Write the data below out again, with each line matching the original.

Content starts

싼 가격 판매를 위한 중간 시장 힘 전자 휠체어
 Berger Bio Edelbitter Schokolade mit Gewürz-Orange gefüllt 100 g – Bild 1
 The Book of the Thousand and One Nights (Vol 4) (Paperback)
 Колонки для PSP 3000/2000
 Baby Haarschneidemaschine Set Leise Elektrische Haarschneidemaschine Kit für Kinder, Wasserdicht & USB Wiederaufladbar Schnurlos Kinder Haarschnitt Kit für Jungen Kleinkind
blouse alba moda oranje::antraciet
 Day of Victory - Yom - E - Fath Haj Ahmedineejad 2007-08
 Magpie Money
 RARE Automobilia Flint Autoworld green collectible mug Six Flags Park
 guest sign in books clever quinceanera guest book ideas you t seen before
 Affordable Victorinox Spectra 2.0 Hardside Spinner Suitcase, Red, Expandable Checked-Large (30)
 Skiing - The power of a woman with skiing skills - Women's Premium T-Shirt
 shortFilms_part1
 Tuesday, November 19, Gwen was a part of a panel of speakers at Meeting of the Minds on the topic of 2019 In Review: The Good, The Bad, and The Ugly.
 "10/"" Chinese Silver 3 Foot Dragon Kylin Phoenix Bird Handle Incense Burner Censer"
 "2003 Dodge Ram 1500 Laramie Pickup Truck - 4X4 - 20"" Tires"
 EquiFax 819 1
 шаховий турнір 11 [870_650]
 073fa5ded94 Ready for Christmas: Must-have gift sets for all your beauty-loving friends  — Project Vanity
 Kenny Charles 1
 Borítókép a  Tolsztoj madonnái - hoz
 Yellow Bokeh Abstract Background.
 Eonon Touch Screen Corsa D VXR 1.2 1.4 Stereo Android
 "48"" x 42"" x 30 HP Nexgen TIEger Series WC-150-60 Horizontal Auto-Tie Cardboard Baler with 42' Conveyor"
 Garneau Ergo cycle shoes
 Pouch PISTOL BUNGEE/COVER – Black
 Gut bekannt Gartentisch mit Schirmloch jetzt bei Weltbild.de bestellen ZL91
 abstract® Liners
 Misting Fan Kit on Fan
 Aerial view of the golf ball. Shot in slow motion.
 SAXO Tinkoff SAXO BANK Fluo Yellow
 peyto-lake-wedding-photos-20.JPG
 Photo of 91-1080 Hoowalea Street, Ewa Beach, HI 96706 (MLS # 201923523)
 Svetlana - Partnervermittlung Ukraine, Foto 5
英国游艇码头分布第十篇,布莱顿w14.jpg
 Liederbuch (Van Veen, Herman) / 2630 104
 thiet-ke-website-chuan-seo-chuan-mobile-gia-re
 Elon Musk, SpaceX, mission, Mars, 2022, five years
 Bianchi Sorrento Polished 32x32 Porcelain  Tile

Content ends

EXERCISE OUTPUT:
싼 가격 판매를 위한 중간 시장 힘 전자 휠체어
 Berger Bio Edelbitter Schokolade mit Gewürz-Orange gefüllt 100 g – Bild 1
 The Book of the Thousand and One Nights (Vol 4) (Paperback)
 Колонки для PSP 3000/2000
 Baby Haarschneidemaschine Set Leise Elektrische Haarschneidemaschine Kit für Kinder, Wasserdicht & USB Wiederaufladbar Schnurlos Kinder Haarschnitt Kit für Jungen Kleinkind
blouse alba moda oranje::antraciet
 Day of Victory - Yom - E - Fath Haj Ahmedineejad 2007-08
 Magpie Money
 RARE Automobilia Flint Autoworld green collectible mug Six Flags Park
 guest sign in books clever quinceanera guest book ideas you t seen before
 Affordable Victorinox Spectra 2.0 Hardside Spinner Suitcase, Red, Expandable Checked-Large (30)
 Skiing - The power of a woman with skiing skills - Women's Premium T-Shirt
 shortFilms_part1
 Tuesday, November 19, Gwen was a part of a panel of speakers at Meeting of the Minds on the topic of 2019 In Review: The Good, The Bad, and The Ugly.
 "10/"" Chinese Silver 3 Foot Dragon Kylin Phoenix Bird Handle Incense Burner Censer"
 "2003 Dodge Ram 1500 Laramie Pickup Truck - 4X4 - 20"" Tires"
 EquiFax 819 1
 шаховий турнір 11 [870_650]
 073fa5ded94 Ready for Christmas: Must-have gift sets for all your beauty-loving friends  — Project Vanity
 Kenny Charles 1
 Borítókép a  Tolsztoj madonnái - hoz
 Yellow Bokeh Abstract Background.
 Eonon Touch Screen Corsa D VXR 1.2 1.4 Stereo Android
 "48"" x 42"" x 30 HP Nexgen TIEger Series WC-150-60 Horizontal Auto-Tie Cardboard Baler with 42' Conveyor"
 Garneau Ergo cycle shoes
 Pouch PISTOL BUNGEE/COVER – Black
 Gut bekannt Gartentisch mit Schirmloch jetzt bei Weltbild.de bestellen ZL91
 abstract® Liners
 Misting Fan Kit on Fan
 Aerial view of the golf ball. Shot in slow motion.
 SAXO Tinkoff SAXO BANK Fluo Yellow
 peyto-lake-wedding-photos-20.JPG
 Photo of 91-1080 Hoowalea Street, Ewa Beach, HI 96706 (MLS # 201923523)
 Svetlana - Partnervermittlung Ukraine, Foto 5
英国游艇码头分布第十篇,布莱顿w14.jpg
 Liederbuch (Van Veen, Herman) / 2630 104
 thiet-ke-website-chuan-seo-chuan-mobile-gia-re
 Elon Musk, SpaceX, mission, Mars, 2022, five years
 Bianchi Sorrento Polished 32x32 Porcelain  Tile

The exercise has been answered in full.